=== Task statement ===
The entries below are to be retyped exactly. Preserve every word.
++++ Records provided
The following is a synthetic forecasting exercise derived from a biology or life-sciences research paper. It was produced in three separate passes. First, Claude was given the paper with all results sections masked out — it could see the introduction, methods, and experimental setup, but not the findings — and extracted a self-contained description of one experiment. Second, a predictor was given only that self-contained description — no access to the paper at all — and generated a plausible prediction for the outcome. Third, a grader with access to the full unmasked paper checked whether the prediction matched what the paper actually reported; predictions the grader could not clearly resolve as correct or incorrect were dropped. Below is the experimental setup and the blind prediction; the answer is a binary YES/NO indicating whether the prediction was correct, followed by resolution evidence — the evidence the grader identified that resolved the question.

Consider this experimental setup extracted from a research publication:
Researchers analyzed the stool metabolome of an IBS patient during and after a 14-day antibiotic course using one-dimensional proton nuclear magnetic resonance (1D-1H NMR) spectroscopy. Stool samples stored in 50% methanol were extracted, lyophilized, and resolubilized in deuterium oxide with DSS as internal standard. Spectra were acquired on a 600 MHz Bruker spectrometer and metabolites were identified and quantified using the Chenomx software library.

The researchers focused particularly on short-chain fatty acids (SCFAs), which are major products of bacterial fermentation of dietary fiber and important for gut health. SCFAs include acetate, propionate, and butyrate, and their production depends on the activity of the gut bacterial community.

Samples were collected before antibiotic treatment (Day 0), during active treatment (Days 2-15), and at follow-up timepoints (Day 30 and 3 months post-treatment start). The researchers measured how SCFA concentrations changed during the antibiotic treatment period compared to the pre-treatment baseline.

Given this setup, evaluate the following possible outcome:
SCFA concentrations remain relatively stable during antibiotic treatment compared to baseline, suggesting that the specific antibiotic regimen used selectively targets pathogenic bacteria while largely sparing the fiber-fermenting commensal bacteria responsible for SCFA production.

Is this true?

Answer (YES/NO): NO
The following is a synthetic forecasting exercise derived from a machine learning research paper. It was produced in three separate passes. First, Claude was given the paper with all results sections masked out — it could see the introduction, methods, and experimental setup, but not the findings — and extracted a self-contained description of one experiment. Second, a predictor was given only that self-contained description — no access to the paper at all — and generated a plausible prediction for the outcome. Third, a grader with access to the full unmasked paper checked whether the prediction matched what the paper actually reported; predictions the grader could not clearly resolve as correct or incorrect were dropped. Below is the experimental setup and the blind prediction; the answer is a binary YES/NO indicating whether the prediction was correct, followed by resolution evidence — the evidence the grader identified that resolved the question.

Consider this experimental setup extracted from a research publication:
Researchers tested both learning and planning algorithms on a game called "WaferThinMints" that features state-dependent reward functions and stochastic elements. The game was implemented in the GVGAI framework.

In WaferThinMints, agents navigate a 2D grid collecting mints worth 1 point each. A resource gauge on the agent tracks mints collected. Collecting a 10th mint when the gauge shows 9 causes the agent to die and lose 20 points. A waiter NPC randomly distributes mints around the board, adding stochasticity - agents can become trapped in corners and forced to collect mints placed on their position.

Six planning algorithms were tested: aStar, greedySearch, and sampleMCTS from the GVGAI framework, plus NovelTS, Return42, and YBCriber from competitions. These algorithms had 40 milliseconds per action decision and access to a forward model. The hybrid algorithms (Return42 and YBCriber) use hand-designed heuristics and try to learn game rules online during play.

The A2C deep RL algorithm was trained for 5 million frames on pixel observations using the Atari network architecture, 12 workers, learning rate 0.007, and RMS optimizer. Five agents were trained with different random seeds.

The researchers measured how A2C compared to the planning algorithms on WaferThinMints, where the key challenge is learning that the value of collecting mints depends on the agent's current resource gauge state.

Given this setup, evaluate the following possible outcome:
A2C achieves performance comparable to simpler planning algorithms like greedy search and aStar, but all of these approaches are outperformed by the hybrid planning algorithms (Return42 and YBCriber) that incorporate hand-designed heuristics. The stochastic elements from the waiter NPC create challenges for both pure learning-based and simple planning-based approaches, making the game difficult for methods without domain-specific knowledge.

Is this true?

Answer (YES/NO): NO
++++++++
=== Answer below ===
The following is a synthetic forecasting exercise derived from a biology or life-sciences research paper. It was produced in three separate passes. First, Claude was given the paper with all results sections masked out — it could see the introduction, methods, and experimental setup, but not the findings — and extracted a self-contained description of one experiment. Second, a predictor was given only that self-contained description — no access to the paper at all — and generated a plausible prediction for the outcome. Third, a grader with access to the full unmasked paper checked whether the prediction matched what the paper actually reported; predictions the grader could not clearly resolve as correct or incorrect were dropped. Below is the experimental setup and the blind prediction; the answer is a binary YES/NO indicating whether the prediction was correct, followed by resolution evidence — the evidence the grader identified that resolved the question.

Consider this experimental setup extracted from a research publication:
Researchers analyzed the stool metabolome of an IBS patient during and after a 14-day antibiotic course using one-dimensional proton nuclear magnetic resonance (1D-1H NMR) spectroscopy. Stool samples stored in 50% methanol were extracted, lyophilized, and resolubilized in deuterium oxide with DSS as internal standard. Spectra were acquired on a 600 MHz Bruker spectrometer and metabolites were identified and quantified using the Chenomx software library.

The researchers focused particularly on short-chain fatty acids (SCFAs), which are major products of bacterial fermentation of dietary fiber and important for gut health. SCFAs include acetate, propionate, and butyrate, and their production depends on the activity of the gut bacterial community.

Samples were collected before antibiotic treatment (Day 0), during active treatment (Days 2-15), and at follow-up timepoints (Day 30 and 3 months post-treatment start). The researchers measured how SCFA concentrations changed during the antibiotic treatment period compared to the pre-treatment baseline.

Given this setup, evaluate the following possible outcome:
SCFA concentrations remain relatively stable during antibiotic treatment compared to baseline, suggesting that the specific antibiotic regimen used selectively targets pathogenic bacteria while largely sparing the fiber-fermenting commensal bacteria responsible for SCFA production.

Is this true?

Answer (YES/NO): NO
The following is a synthetic forecasting exercise derived from a machine learning research paper. It was produced in three separate passes. First, Claude was given the paper with all results sections masked out — it could see the introduction, methods, and experimental setup, but not the findings — and extracted a self-contained description of one experiment. Second, a predictor was given only that self-contained description — no access to the paper at all — and generated a plausible prediction for the outcome. Third, a grader with access to the full unmasked paper checked whether the prediction matched what the paper actually reported; predictions the grader could not clearly resolve as correct or incorrect were dropped. Below is the experimental setup and the blind prediction; the answer is a binary YES/NO indicating whether the prediction was correct, followed by resolution evidence — the evidence the grader identified that resolved the question.

Consider this experimental setup extracted from a research publication:
Researchers tested both learning and planning algorithms on a game called "WaferThinMints" that features state-dependent reward functions and stochastic elements. The game was implemented in the GVGAI framework.

In WaferThinMints, agents navigate a 2D grid collecting mints worth 1 point each. A resource gauge on the agent tracks mints collected. Collecting a 10th mint when the gauge shows 9 causes the agent to die and lose 20 points. A waiter NPC randomly distributes mints around the board, adding stochasticity - agents can become trapped in corners and forced to collect mints placed on their position.

Six planning algorithms were tested: aStar, greedySearch, and sampleMCTS from the GVGAI framework, plus NovelTS, Return42, and YBCriber from competitions. These algorithms had 40 milliseconds per action decision and access to a forward model. The hybrid algorithms (Return42 and YBCriber) use hand-designed heuristics and try to learn game rules online during play.

The A2C deep RL algorithm was trained for 5 million frames on pixel observations using the Atari network architecture, 12 workers, learning rate 0.007, and RMS optimizer. Five agents were trained with different random seeds.

The researchers measured how A2C compared to the planning algorithms on WaferThinMints, where the key challenge is learning that the value of collecting mints depends on the agent's current resource gauge state.

Given this setup, evaluate the following possible outcome:
A2C achieves performance comparable to simpler planning algorithms like greedy search and aStar, but all of these approaches are outperformed by the hybrid planning algorithms (Return42 and YBCriber) that incorporate hand-designed heuristics. The stochastic elements from the waiter NPC create challenges for both pure learning-based and simple planning-based approaches, making the game difficult for methods without domain-specific knowledge.

Is this true?

Answer (YES/NO): NO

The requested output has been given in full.